Most people were there to buy ammunition, which has been in short supply since the federal government began talking about adopting stricter gun laws.
That conversation was sparked by a Dec. 14 shooting at Sandy Hook Elementary School in Newtown, Conn., in which Adam Lanza gunned down 20 students, six staff members, his mother and himself.
Shortly after the tragedy, Del Mar resident Rosanne Holliday put a handmade sign in front of her house that read, “Stop Del Mar Gun Show and Sale.” A resulting petition garnered about 1,300 signatures seeking to do just that.
On Jan. 14, Del Mar City Council unanimously adopted a resolution urging the 22nd District Agricultural Association, which governs the fairgrounds, to not renew its contract with Crossroads of the West and eliminate the city name in any advertising associated with the events.
Speakers on both sides of the issue have addressed the 22nd DAA board during its meetings over the past few months. Board President Adam Day said he would add the topic to a future meeting agenda at the request of one of his colleagues, but no one has asked.
Not everyone at the gun show was there to make a purchase. Poway resident Sean Schuster said he brought his two young sons for the “historical significance.”

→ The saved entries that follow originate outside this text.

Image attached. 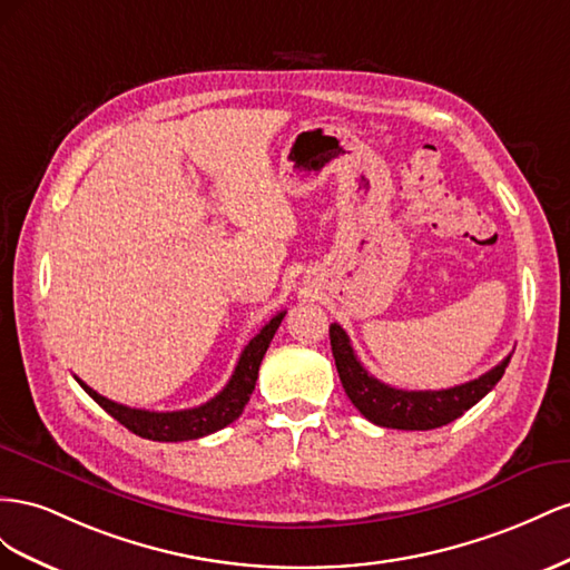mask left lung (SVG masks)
<instances>
[{
	"label": "left lung",
	"mask_w": 570,
	"mask_h": 570,
	"mask_svg": "<svg viewBox=\"0 0 570 570\" xmlns=\"http://www.w3.org/2000/svg\"><path fill=\"white\" fill-rule=\"evenodd\" d=\"M330 338L338 377L351 403L370 422L392 430H434L449 425L492 392L511 361V355H507L482 377L459 386L439 389V392H405L370 375L357 361L348 334L336 322L330 327Z\"/></svg>",
	"instance_id": "obj_1"
}]
</instances>
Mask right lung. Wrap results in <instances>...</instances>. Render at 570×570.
Returning a JSON list of instances; mask_svg holds the SVG:
<instances>
[{"label":"right lung","mask_w":570,"mask_h":570,"mask_svg":"<svg viewBox=\"0 0 570 570\" xmlns=\"http://www.w3.org/2000/svg\"><path fill=\"white\" fill-rule=\"evenodd\" d=\"M284 315H286L284 311L276 313L265 327L248 341V346L243 348L238 357L232 380L226 382V386L215 399H209L207 403L198 405V409L169 411V413L128 409V405L114 403L100 396L95 389H90L78 377L76 382L83 386L86 394L95 403H100L114 420H119L126 430H131L142 439H153V442H188V439H200L226 425H232V422L243 413V409H246V403L250 401V394L257 382L259 363H263V357L269 348V341L274 338L276 330H279Z\"/></svg>","instance_id":"add662e5"}]
</instances>
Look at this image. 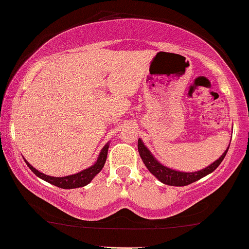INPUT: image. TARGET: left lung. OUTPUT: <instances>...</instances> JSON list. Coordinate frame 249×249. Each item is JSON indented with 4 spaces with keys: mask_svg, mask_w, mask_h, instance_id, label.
Listing matches in <instances>:
<instances>
[{
    "mask_svg": "<svg viewBox=\"0 0 249 249\" xmlns=\"http://www.w3.org/2000/svg\"><path fill=\"white\" fill-rule=\"evenodd\" d=\"M138 151H139V154H141L142 161H144L145 166L148 168V171H150L154 177H157V179L160 180V181L164 182V184L171 185V186H186V185L192 184V182L196 181V180L201 179L202 177L207 176V174L213 172V171L215 170L220 164H221V161L224 160L228 148L225 151V153L220 157L218 160L214 161L213 164L210 165V166L204 168V170L201 171H198V172H192V173L179 172V171H174L168 167H165L164 165H161L160 162H158L153 158V156L151 154L150 151L147 150L146 146L142 144L141 139H138Z\"/></svg>",
    "mask_w": 249,
    "mask_h": 249,
    "instance_id": "left-lung-1",
    "label": "left lung"
}]
</instances>
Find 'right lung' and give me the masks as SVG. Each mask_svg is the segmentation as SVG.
<instances>
[{
  "label": "right lung",
  "instance_id": "add662e5",
  "mask_svg": "<svg viewBox=\"0 0 249 249\" xmlns=\"http://www.w3.org/2000/svg\"><path fill=\"white\" fill-rule=\"evenodd\" d=\"M107 150H108V145L107 144L104 147H103L102 152L99 153L98 159L95 162V165H92L91 167L87 168V170L82 171V172H78L76 174H72V176H68V177H61V178H56V177H49L47 174H43L37 171L36 168H34L31 165L25 160L27 165L29 166V168L33 171L34 173L36 174L37 177L42 178L45 181L50 182V184L55 185L57 187H61V188H77V187H83L85 185H88L91 180L93 179V177L96 174H98L101 172V170L104 166L105 160H107Z\"/></svg>",
  "mask_w": 249,
  "mask_h": 249
}]
</instances>
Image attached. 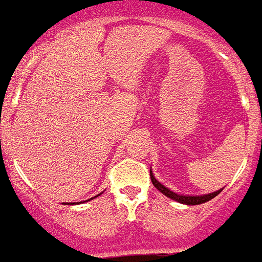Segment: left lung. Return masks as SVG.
Masks as SVG:
<instances>
[{
  "label": "left lung",
  "instance_id": "left-lung-1",
  "mask_svg": "<svg viewBox=\"0 0 262 262\" xmlns=\"http://www.w3.org/2000/svg\"><path fill=\"white\" fill-rule=\"evenodd\" d=\"M149 173H151V181L154 183V186L157 187L158 190L161 192V193H164L165 196H168L169 199H173L176 202H179V203H183V205H202V203H206V202H209L213 198H216L217 194L222 192V189L220 190H216V192H213V193L209 194H203V196H183V194H178L175 192H172L170 189H168L166 186H164L162 183L159 181L155 179V176L152 173V170H149Z\"/></svg>",
  "mask_w": 262,
  "mask_h": 262
}]
</instances>
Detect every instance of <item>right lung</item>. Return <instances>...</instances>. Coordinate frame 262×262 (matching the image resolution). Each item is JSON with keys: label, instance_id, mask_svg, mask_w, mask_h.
<instances>
[{"label": "right lung", "instance_id": "add662e5", "mask_svg": "<svg viewBox=\"0 0 262 262\" xmlns=\"http://www.w3.org/2000/svg\"><path fill=\"white\" fill-rule=\"evenodd\" d=\"M92 199H93V198H92ZM70 205H72V203H70Z\"/></svg>", "mask_w": 262, "mask_h": 262}]
</instances>
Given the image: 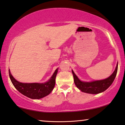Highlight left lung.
Here are the masks:
<instances>
[{"label": "left lung", "instance_id": "obj_1", "mask_svg": "<svg viewBox=\"0 0 125 125\" xmlns=\"http://www.w3.org/2000/svg\"><path fill=\"white\" fill-rule=\"evenodd\" d=\"M117 70H118V63L115 71L109 77L102 80L93 81L90 83L81 81L74 74L73 71H72V72L73 76L74 83L78 89H79L83 92L95 94L103 92L111 86L116 77Z\"/></svg>", "mask_w": 125, "mask_h": 125}]
</instances>
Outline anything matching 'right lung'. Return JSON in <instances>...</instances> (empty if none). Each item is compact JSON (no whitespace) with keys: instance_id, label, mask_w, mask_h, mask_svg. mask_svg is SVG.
I'll return each instance as SVG.
<instances>
[{"instance_id":"add662e5","label":"right lung","mask_w":125,"mask_h":125,"mask_svg":"<svg viewBox=\"0 0 125 125\" xmlns=\"http://www.w3.org/2000/svg\"><path fill=\"white\" fill-rule=\"evenodd\" d=\"M58 69L55 71L49 80L45 83H22L15 80L9 70V77L17 90L28 98L39 99L49 95L53 90L55 83Z\"/></svg>"}]
</instances>
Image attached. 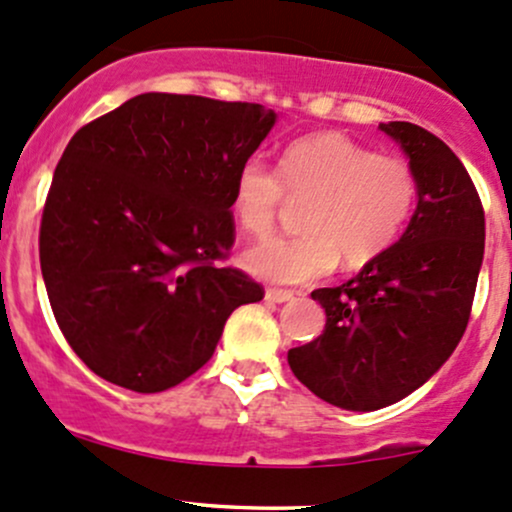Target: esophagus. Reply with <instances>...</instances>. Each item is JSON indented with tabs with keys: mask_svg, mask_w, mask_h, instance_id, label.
<instances>
[{
	"mask_svg": "<svg viewBox=\"0 0 512 512\" xmlns=\"http://www.w3.org/2000/svg\"><path fill=\"white\" fill-rule=\"evenodd\" d=\"M265 296H267V301H272V303H284V301L294 299V291L277 289V286H269V289L265 291Z\"/></svg>",
	"mask_w": 512,
	"mask_h": 512,
	"instance_id": "34e87169",
	"label": "esophagus"
}]
</instances>
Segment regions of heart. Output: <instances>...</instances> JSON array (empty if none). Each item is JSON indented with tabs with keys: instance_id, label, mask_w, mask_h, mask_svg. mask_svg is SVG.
Listing matches in <instances>:
<instances>
[{
	"instance_id": "1",
	"label": "heart",
	"mask_w": 512,
	"mask_h": 512,
	"mask_svg": "<svg viewBox=\"0 0 512 512\" xmlns=\"http://www.w3.org/2000/svg\"><path fill=\"white\" fill-rule=\"evenodd\" d=\"M289 199L308 201L306 235L255 247L245 265L269 282H311L340 257L350 269L369 265L401 238L418 204V174L403 157L333 131L294 140L279 172L260 157H247L235 172L233 216L252 238L277 230Z\"/></svg>"
}]
</instances>
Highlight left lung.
<instances>
[{
	"instance_id": "obj_1",
	"label": "left lung",
	"mask_w": 512,
	"mask_h": 512,
	"mask_svg": "<svg viewBox=\"0 0 512 512\" xmlns=\"http://www.w3.org/2000/svg\"><path fill=\"white\" fill-rule=\"evenodd\" d=\"M418 174V209L406 233L357 277L313 299L325 330L289 350V367L318 398L376 411L423 386L462 340L471 316L486 218L457 155L408 121L381 123Z\"/></svg>"
}]
</instances>
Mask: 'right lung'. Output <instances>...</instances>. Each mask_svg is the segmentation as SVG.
I'll use <instances>...</instances> for the list:
<instances>
[{
	"instance_id": "1",
	"label": "right lung",
	"mask_w": 512,
	"mask_h": 512,
	"mask_svg": "<svg viewBox=\"0 0 512 512\" xmlns=\"http://www.w3.org/2000/svg\"><path fill=\"white\" fill-rule=\"evenodd\" d=\"M274 119L250 101L148 92L67 143L38 255L65 340L101 379L172 389L209 362L235 308L262 301V284L218 262L235 243V172Z\"/></svg>"
}]
</instances>
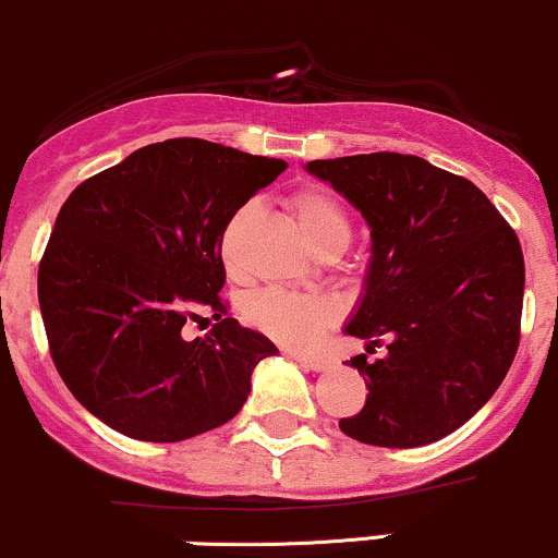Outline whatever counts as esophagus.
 <instances>
[{
	"label": "esophagus",
	"mask_w": 558,
	"mask_h": 558,
	"mask_svg": "<svg viewBox=\"0 0 558 558\" xmlns=\"http://www.w3.org/2000/svg\"><path fill=\"white\" fill-rule=\"evenodd\" d=\"M291 357L296 360L299 365H304V368H307V371H315V373H320V371H328V365H330V360H326V357H315V354L291 352Z\"/></svg>",
	"instance_id": "1"
}]
</instances>
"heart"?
Wrapping results in <instances>:
<instances>
[{
  "mask_svg": "<svg viewBox=\"0 0 558 558\" xmlns=\"http://www.w3.org/2000/svg\"><path fill=\"white\" fill-rule=\"evenodd\" d=\"M293 219L302 230L307 246L320 256H339L352 241V219L339 198L323 187H302L289 201ZM254 206H243L225 225L219 238L225 267L230 275H241V246ZM339 317V302L328 293H289V291H262L251 299L248 320L262 333L283 341L291 347H307Z\"/></svg>",
  "mask_w": 558,
  "mask_h": 558,
  "instance_id": "heart-1",
  "label": "heart"
}]
</instances>
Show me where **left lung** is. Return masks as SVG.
<instances>
[{"label":"left lung","mask_w":558,"mask_h":558,"mask_svg":"<svg viewBox=\"0 0 558 558\" xmlns=\"http://www.w3.org/2000/svg\"><path fill=\"white\" fill-rule=\"evenodd\" d=\"M371 225L365 293L347 333L387 341L349 360L368 397L347 437L421 448L448 437L506 378L519 349L524 256L500 211L466 177L418 156L368 153L310 161Z\"/></svg>","instance_id":"left-lung-1"}]
</instances>
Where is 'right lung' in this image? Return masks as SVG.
I'll list each match as a JSON object with an SVG mask.
<instances>
[{"mask_svg": "<svg viewBox=\"0 0 558 558\" xmlns=\"http://www.w3.org/2000/svg\"><path fill=\"white\" fill-rule=\"evenodd\" d=\"M286 161L198 137L145 145L65 198L39 262L52 363L116 432L180 442L228 424L272 341L219 296L225 225ZM217 319L204 340L181 326Z\"/></svg>", "mask_w": 558, "mask_h": 558, "instance_id": "obj_1", "label": "right lung"}]
</instances>
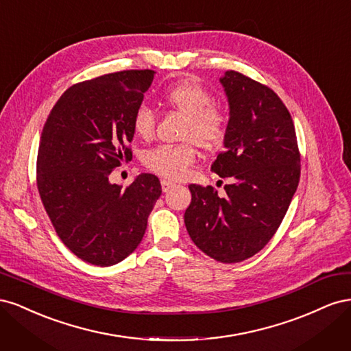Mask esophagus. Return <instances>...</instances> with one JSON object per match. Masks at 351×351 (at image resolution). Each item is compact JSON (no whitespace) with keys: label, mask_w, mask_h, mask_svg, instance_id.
Returning <instances> with one entry per match:
<instances>
[{"label":"esophagus","mask_w":351,"mask_h":351,"mask_svg":"<svg viewBox=\"0 0 351 351\" xmlns=\"http://www.w3.org/2000/svg\"><path fill=\"white\" fill-rule=\"evenodd\" d=\"M174 186H176L174 182H169V180H167V178L161 180V187H162L164 192H168V190H171Z\"/></svg>","instance_id":"34e87169"}]
</instances>
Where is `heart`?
Here are the masks:
<instances>
[{
    "label": "heart",
    "instance_id": "obj_1",
    "mask_svg": "<svg viewBox=\"0 0 351 351\" xmlns=\"http://www.w3.org/2000/svg\"><path fill=\"white\" fill-rule=\"evenodd\" d=\"M169 107L186 115L183 139L177 145H161L147 151L143 164L152 173L165 178H180L199 158V146L217 149L224 143L228 132V115L221 105L210 102L209 90L196 79H183L169 84L162 92ZM133 132L143 141L155 134V114L147 105H139L133 112Z\"/></svg>",
    "mask_w": 351,
    "mask_h": 351
}]
</instances>
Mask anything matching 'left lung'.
<instances>
[{"label":"left lung","mask_w":351,"mask_h":351,"mask_svg":"<svg viewBox=\"0 0 351 351\" xmlns=\"http://www.w3.org/2000/svg\"><path fill=\"white\" fill-rule=\"evenodd\" d=\"M230 104L226 149L210 171L230 177L219 195L190 184L184 214L190 239L208 256L237 263L261 252L277 232L300 180L293 119L267 84L227 70L221 77Z\"/></svg>","instance_id":"8db88e82"}]
</instances>
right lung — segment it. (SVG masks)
I'll use <instances>...</instances> for the list:
<instances>
[{"label": "right lung", "instance_id": "right-lung-1", "mask_svg": "<svg viewBox=\"0 0 351 351\" xmlns=\"http://www.w3.org/2000/svg\"><path fill=\"white\" fill-rule=\"evenodd\" d=\"M154 70H123L73 84L40 134L36 184L58 237L84 262L111 267L142 241L161 183L143 173L123 189L114 168L132 161L133 112Z\"/></svg>", "mask_w": 351, "mask_h": 351}]
</instances>
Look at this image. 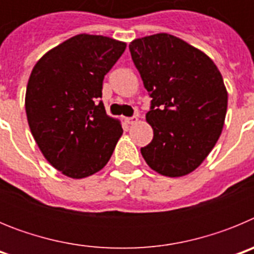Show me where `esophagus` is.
<instances>
[{"instance_id":"34e87169","label":"esophagus","mask_w":254,"mask_h":254,"mask_svg":"<svg viewBox=\"0 0 254 254\" xmlns=\"http://www.w3.org/2000/svg\"><path fill=\"white\" fill-rule=\"evenodd\" d=\"M126 123H128V125H134V123H137L138 118L137 117H127V118H125Z\"/></svg>"}]
</instances>
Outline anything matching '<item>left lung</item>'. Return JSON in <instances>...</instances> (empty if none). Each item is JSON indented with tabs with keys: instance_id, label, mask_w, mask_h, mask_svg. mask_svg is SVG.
I'll return each instance as SVG.
<instances>
[{
	"instance_id": "8db88e82",
	"label": "left lung",
	"mask_w": 254,
	"mask_h": 254,
	"mask_svg": "<svg viewBox=\"0 0 254 254\" xmlns=\"http://www.w3.org/2000/svg\"><path fill=\"white\" fill-rule=\"evenodd\" d=\"M129 52L152 98L146 122L154 137L141 154L161 176H187L223 131L228 108L223 76L206 53L167 33L132 40Z\"/></svg>"
}]
</instances>
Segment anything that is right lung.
<instances>
[{
  "mask_svg": "<svg viewBox=\"0 0 254 254\" xmlns=\"http://www.w3.org/2000/svg\"><path fill=\"white\" fill-rule=\"evenodd\" d=\"M126 49L125 42L78 34L48 51L29 77L25 111L31 134L52 167L73 179L107 165L123 133L105 113L103 80Z\"/></svg>",
  "mask_w": 254,
  "mask_h": 254,
  "instance_id": "right-lung-1",
  "label": "right lung"
}]
</instances>
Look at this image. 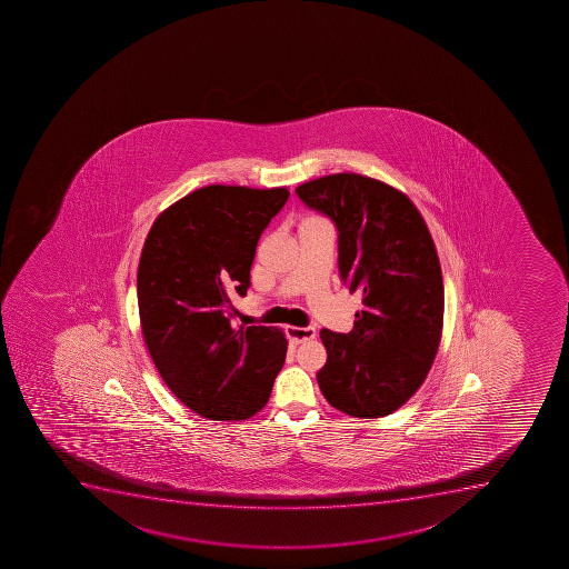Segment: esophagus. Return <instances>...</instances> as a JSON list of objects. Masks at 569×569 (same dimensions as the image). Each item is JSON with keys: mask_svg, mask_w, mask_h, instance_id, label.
<instances>
[{"mask_svg": "<svg viewBox=\"0 0 569 569\" xmlns=\"http://www.w3.org/2000/svg\"><path fill=\"white\" fill-rule=\"evenodd\" d=\"M287 332L288 338L296 341V343H303V341L316 338V329H312V327H305V329H301V327H288Z\"/></svg>", "mask_w": 569, "mask_h": 569, "instance_id": "1", "label": "esophagus"}]
</instances>
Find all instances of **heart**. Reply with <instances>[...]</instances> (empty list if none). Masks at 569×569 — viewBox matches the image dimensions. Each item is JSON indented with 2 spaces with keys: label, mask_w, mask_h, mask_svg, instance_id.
<instances>
[{
  "label": "heart",
  "mask_w": 569,
  "mask_h": 569,
  "mask_svg": "<svg viewBox=\"0 0 569 569\" xmlns=\"http://www.w3.org/2000/svg\"><path fill=\"white\" fill-rule=\"evenodd\" d=\"M308 220H312V218H308Z\"/></svg>",
  "instance_id": "1"
}]
</instances>
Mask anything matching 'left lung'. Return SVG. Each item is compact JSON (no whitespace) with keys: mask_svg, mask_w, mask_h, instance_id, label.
<instances>
[{"mask_svg":"<svg viewBox=\"0 0 569 569\" xmlns=\"http://www.w3.org/2000/svg\"><path fill=\"white\" fill-rule=\"evenodd\" d=\"M296 192L332 218L341 279L363 303L349 335L319 332L327 349L319 389L351 417H386L417 393L441 343L445 287L433 239L413 202L375 178L340 172Z\"/></svg>","mask_w":569,"mask_h":569,"instance_id":"left-lung-1","label":"left lung"}]
</instances>
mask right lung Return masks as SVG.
<instances>
[{
	"instance_id": "add662e5",
	"label": "right lung",
	"mask_w": 569,
	"mask_h": 569,
	"mask_svg": "<svg viewBox=\"0 0 569 569\" xmlns=\"http://www.w3.org/2000/svg\"><path fill=\"white\" fill-rule=\"evenodd\" d=\"M287 187L208 186L156 218L138 268L141 332L174 397L211 420H244L264 408L287 358L276 327H233L257 242L281 211Z\"/></svg>"
}]
</instances>
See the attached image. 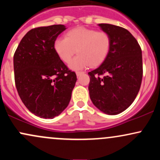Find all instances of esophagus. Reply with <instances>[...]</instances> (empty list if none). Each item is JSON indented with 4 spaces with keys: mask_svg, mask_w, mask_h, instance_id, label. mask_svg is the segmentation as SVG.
<instances>
[{
    "mask_svg": "<svg viewBox=\"0 0 160 160\" xmlns=\"http://www.w3.org/2000/svg\"><path fill=\"white\" fill-rule=\"evenodd\" d=\"M83 73H84L83 71H77V72H76V74H77V77L80 76V75L83 74Z\"/></svg>",
    "mask_w": 160,
    "mask_h": 160,
    "instance_id": "1",
    "label": "esophagus"
}]
</instances>
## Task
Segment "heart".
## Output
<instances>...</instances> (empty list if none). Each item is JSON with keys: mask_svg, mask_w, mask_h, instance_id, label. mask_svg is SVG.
Segmentation results:
<instances>
[{"mask_svg": "<svg viewBox=\"0 0 160 160\" xmlns=\"http://www.w3.org/2000/svg\"><path fill=\"white\" fill-rule=\"evenodd\" d=\"M112 40L106 32H98L85 27H77L68 31L65 38H58L54 51L64 62L68 63L75 53L78 54L70 63L74 71L89 65L96 67L105 61L111 49Z\"/></svg>", "mask_w": 160, "mask_h": 160, "instance_id": "1", "label": "heart"}]
</instances>
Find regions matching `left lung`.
<instances>
[{
  "label": "left lung",
  "mask_w": 160,
  "mask_h": 160,
  "mask_svg": "<svg viewBox=\"0 0 160 160\" xmlns=\"http://www.w3.org/2000/svg\"><path fill=\"white\" fill-rule=\"evenodd\" d=\"M98 26L109 34L112 45L101 65L88 73L89 97L101 112L118 115L132 104L140 90L142 51L136 38L124 28L108 23Z\"/></svg>",
  "instance_id": "left-lung-1"
}]
</instances>
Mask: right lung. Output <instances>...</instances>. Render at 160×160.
I'll use <instances>...</instances> for the list:
<instances>
[{
  "mask_svg": "<svg viewBox=\"0 0 160 160\" xmlns=\"http://www.w3.org/2000/svg\"><path fill=\"white\" fill-rule=\"evenodd\" d=\"M64 25L35 28L22 38L13 55L15 84L25 106L36 116L52 119L68 107L77 81L54 51Z\"/></svg>",
  "mask_w": 160,
  "mask_h": 160,
  "instance_id": "1",
  "label": "right lung"
}]
</instances>
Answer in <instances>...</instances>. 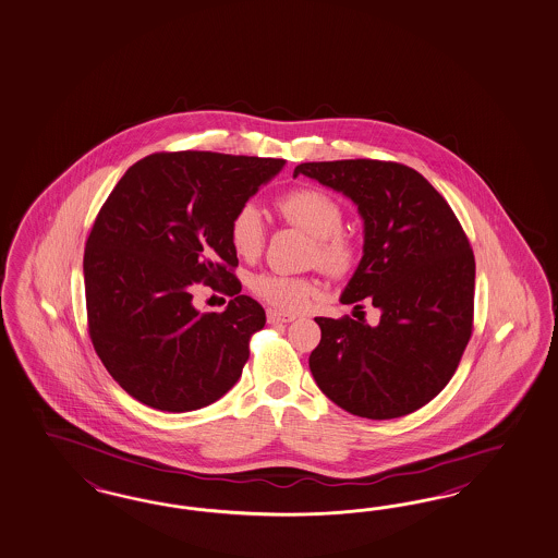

“We went to a gun show in Orange County and saw muskets, guns from World War I, World War II,” said Schuster, who doesn’t own a gun. “It was interesting to see the progress in technology. Guns are part of our history. They’ve been an important part of our culture.”
Linda Zweig, fairgrounds spokeswoman, said the show also featured items such as plates, jewelry and clothing.
“It’s not just about guns,” she said.
Despite the large crowds and long waits, no problems were reported either day.
“There weren’t any protesters, but we didn’t expect any,” she said. “And I didn’t get any negative calls or emails.”
Besides the annual fair, horse races and horse show, the gun show is one of the largest events held at the fairgrounds, Zweig said.
During the last two Crossroads of the West shows in 2012, attendance was 8,000 and 12,000. The show is scheduled to return to the fairgrounds May 18 and 19.
Templeton said he is working to manage the crowds a little better for future shows, perhaps by splitting up the ammunition stands.
“It’s difficult because the demand exceeds the supply right now,” he said.